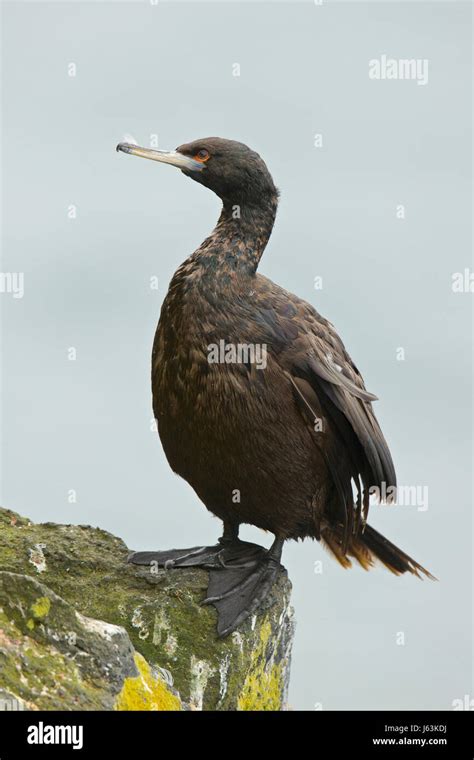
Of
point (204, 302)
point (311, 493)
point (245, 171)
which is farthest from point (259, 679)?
point (245, 171)

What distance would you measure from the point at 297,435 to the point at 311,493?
0.42 meters

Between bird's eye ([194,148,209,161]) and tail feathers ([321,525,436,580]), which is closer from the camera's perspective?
bird's eye ([194,148,209,161])

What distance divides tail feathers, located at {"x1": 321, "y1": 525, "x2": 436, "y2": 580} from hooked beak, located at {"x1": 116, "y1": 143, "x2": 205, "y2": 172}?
2.56 meters

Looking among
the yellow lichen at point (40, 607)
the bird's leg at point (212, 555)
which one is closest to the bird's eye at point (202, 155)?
the bird's leg at point (212, 555)

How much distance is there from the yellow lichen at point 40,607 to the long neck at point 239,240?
254 cm

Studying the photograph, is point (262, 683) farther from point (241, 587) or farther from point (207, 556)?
point (207, 556)

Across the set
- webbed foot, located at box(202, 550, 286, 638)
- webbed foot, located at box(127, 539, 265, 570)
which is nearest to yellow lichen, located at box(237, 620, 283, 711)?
webbed foot, located at box(202, 550, 286, 638)

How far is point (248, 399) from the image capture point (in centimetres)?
736

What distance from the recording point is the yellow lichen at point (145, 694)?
19.2 ft

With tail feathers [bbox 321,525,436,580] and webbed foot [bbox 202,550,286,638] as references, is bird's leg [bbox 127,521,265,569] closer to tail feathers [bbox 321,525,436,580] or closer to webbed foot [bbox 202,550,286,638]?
webbed foot [bbox 202,550,286,638]

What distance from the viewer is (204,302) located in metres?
7.47

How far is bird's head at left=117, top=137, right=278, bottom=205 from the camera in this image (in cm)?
761
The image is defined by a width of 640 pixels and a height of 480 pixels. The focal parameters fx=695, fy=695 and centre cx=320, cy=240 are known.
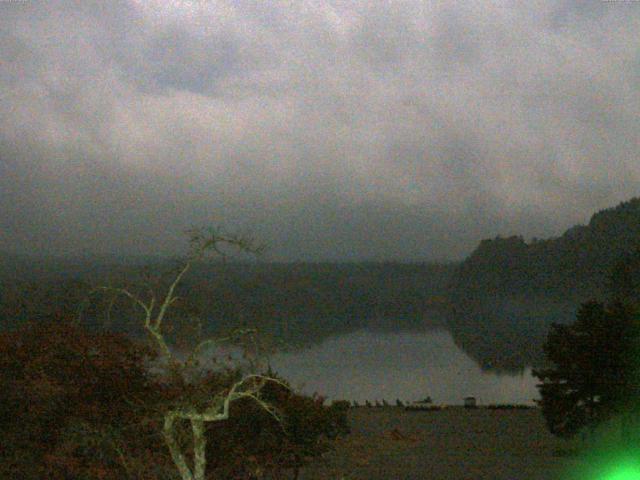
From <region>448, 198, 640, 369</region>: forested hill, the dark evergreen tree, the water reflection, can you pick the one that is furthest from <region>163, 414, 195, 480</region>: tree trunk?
<region>448, 198, 640, 369</region>: forested hill

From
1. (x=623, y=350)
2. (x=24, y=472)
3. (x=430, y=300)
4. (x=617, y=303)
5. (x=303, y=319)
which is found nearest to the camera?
(x=24, y=472)

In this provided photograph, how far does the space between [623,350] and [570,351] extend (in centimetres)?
130

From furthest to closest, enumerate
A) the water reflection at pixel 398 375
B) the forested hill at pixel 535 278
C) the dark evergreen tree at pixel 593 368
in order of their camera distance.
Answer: the forested hill at pixel 535 278 < the water reflection at pixel 398 375 < the dark evergreen tree at pixel 593 368

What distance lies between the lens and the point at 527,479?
1630 centimetres

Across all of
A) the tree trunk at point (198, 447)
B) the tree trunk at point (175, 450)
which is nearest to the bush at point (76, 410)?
the tree trunk at point (175, 450)

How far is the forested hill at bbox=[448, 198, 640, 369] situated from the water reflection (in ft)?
63.5

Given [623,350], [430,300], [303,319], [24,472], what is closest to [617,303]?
[623,350]

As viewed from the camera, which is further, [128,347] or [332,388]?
[332,388]

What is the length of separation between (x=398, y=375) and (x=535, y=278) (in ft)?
253

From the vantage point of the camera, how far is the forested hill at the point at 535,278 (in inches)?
4245

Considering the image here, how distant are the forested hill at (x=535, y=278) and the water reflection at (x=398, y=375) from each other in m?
19.4

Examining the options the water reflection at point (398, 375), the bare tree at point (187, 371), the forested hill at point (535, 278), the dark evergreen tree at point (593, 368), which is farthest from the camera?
the forested hill at point (535, 278)

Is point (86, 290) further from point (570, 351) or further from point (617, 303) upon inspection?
point (617, 303)

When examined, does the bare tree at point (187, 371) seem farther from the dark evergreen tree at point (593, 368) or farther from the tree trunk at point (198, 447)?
the dark evergreen tree at point (593, 368)
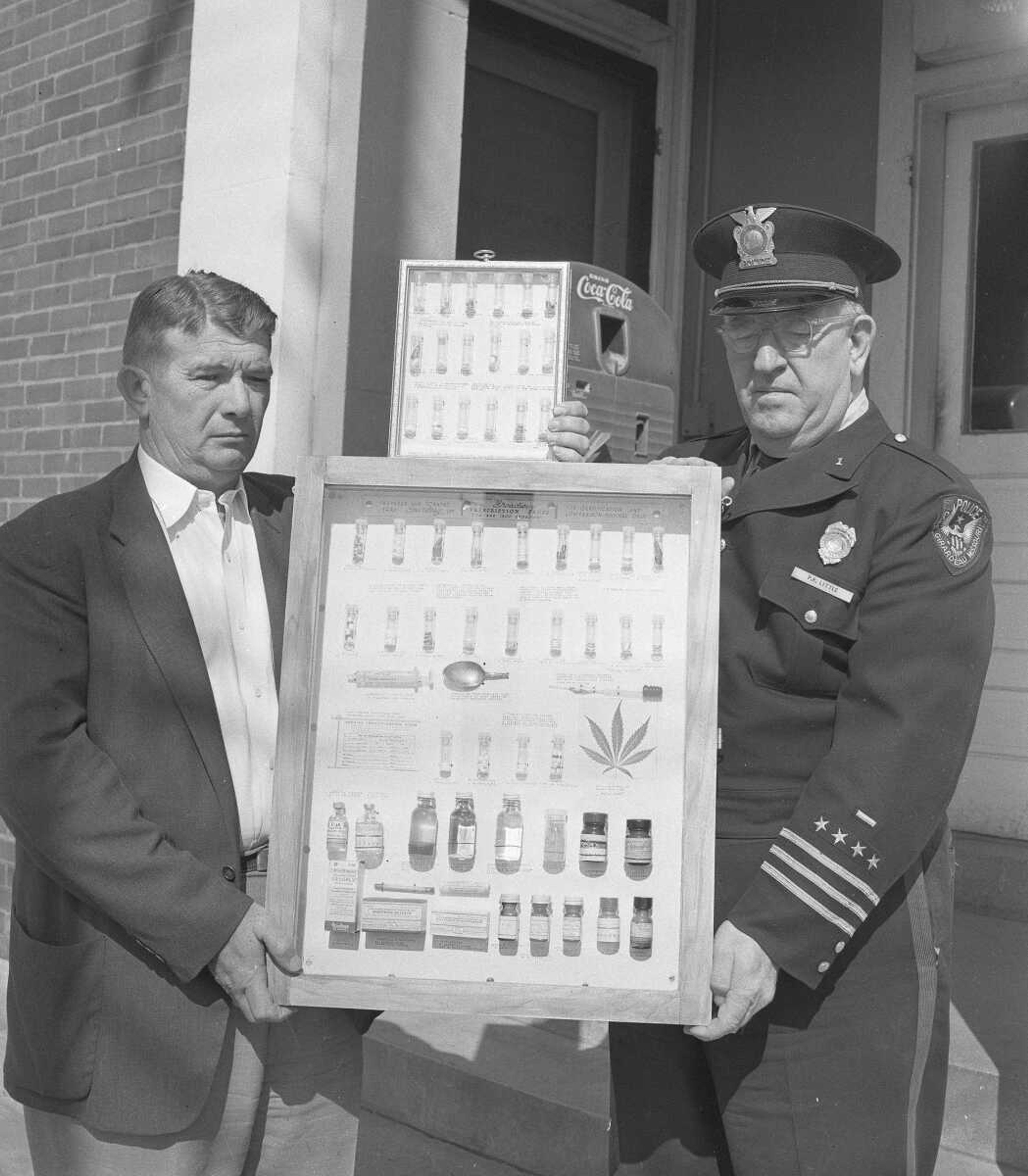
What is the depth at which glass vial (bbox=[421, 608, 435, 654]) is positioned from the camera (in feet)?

+++

Problem statement:
Reproduce all of the rows above word for word, leaving out the pictures.

In response:
Of
point (204, 302)
point (311, 493)
point (245, 171)
which is farthest from point (259, 679)?
point (245, 171)

What distance would you measure from the point at 297,435 to the point at 311,493?
0.42 meters

Between bird's eye ([194,148,209,161]) and tail feathers ([321,525,436,580]), which is closer from the camera's perspective?
bird's eye ([194,148,209,161])

What distance divides tail feathers, located at {"x1": 321, "y1": 525, "x2": 436, "y2": 580} from hooked beak, located at {"x1": 116, "y1": 143, "x2": 205, "y2": 172}?
2.56 meters

Looking among
the yellow lichen at point (40, 607)
the bird's leg at point (212, 555)
which one is closest to the bird's eye at point (202, 155)?
the bird's leg at point (212, 555)

How much distance is there from the yellow lichen at point 40,607 to the long neck at point 239,240?
254 cm

Studying the photograph, is point (262, 683) farther from point (241, 587) or farther from point (207, 556)?
point (207, 556)

Across the set
- webbed foot, located at box(202, 550, 286, 638)
- webbed foot, located at box(127, 539, 265, 570)
which is nearest to yellow lichen, located at box(237, 620, 283, 711)?
webbed foot, located at box(202, 550, 286, 638)

How far is point (248, 399) from the image capture point (in centimetres)?
736

What distance from the recording point is the yellow lichen at point (145, 694)?
19.2 ft

With tail feathers [bbox 321,525,436,580] and webbed foot [bbox 202,550,286,638] as references, is bird's leg [bbox 127,521,265,569] closer to tail feathers [bbox 321,525,436,580] or closer to webbed foot [bbox 202,550,286,638]?
webbed foot [bbox 202,550,286,638]

What distance from the viewer is (204,302) located in metres?
7.47

How far is bird's head at left=117, top=137, right=278, bottom=205 from the camera in this image (in cm)?
761
The image is defined by a width of 640 pixels and a height of 480 pixels. The focal parameters fx=695, fy=695 and centre cx=320, cy=240 are known.
From <region>448, 198, 640, 369</region>: forested hill, the dark evergreen tree, the water reflection, can you pick the one that is furthest from <region>163, 414, 195, 480</region>: tree trunk?
<region>448, 198, 640, 369</region>: forested hill

From
1. (x=623, y=350)
2. (x=24, y=472)
3. (x=430, y=300)
4. (x=617, y=303)
5. (x=303, y=319)
which is found nearest to the camera?
(x=24, y=472)

In this provided photograph, how far does the space between [623,350] and [570,351] extend (in centimetres)?
130

From furthest to closest, enumerate
A) the water reflection at pixel 398 375
B) the forested hill at pixel 535 278
C) the dark evergreen tree at pixel 593 368
in order of their camera distance.
Answer: the forested hill at pixel 535 278 < the water reflection at pixel 398 375 < the dark evergreen tree at pixel 593 368

What distance lies between the lens and the point at 527,479?
1630 centimetres

Across all of
A) the tree trunk at point (198, 447)
B) the tree trunk at point (175, 450)
which is nearest to the bush at point (76, 410)?
the tree trunk at point (175, 450)

How far is the forested hill at bbox=[448, 198, 640, 369] situated from the water reflection (in ft)?
63.5

Given [623,350], [430,300], [303,319], [24,472], what is closest to [617,303]?
[623,350]

As viewed from the camera, which is further, [128,347] or [332,388]?
[332,388]

What is the length of separation between (x=398, y=375) and (x=535, y=278) (in ft)?
253

From the vantage point of the camera, how far is the forested hill at the point at 535,278 (in inches)?
4245

Considering the image here, how distant are the forested hill at (x=535, y=278) and the water reflection at (x=398, y=375) from each other in m?
19.4

Examining the options the water reflection at point (398, 375), the bare tree at point (187, 371), the forested hill at point (535, 278), the dark evergreen tree at point (593, 368), which is farthest from the camera?
the forested hill at point (535, 278)

Is point (86, 290) further from point (570, 351) or further from point (617, 303) upon inspection?
point (617, 303)

When examined, does the bare tree at point (187, 371) seem farther from the dark evergreen tree at point (593, 368) or farther from the tree trunk at point (198, 447)?
the dark evergreen tree at point (593, 368)
What is the depth at which glass vial (bbox=[421, 608, 435, 654]) is positioned from the camera (in feet)?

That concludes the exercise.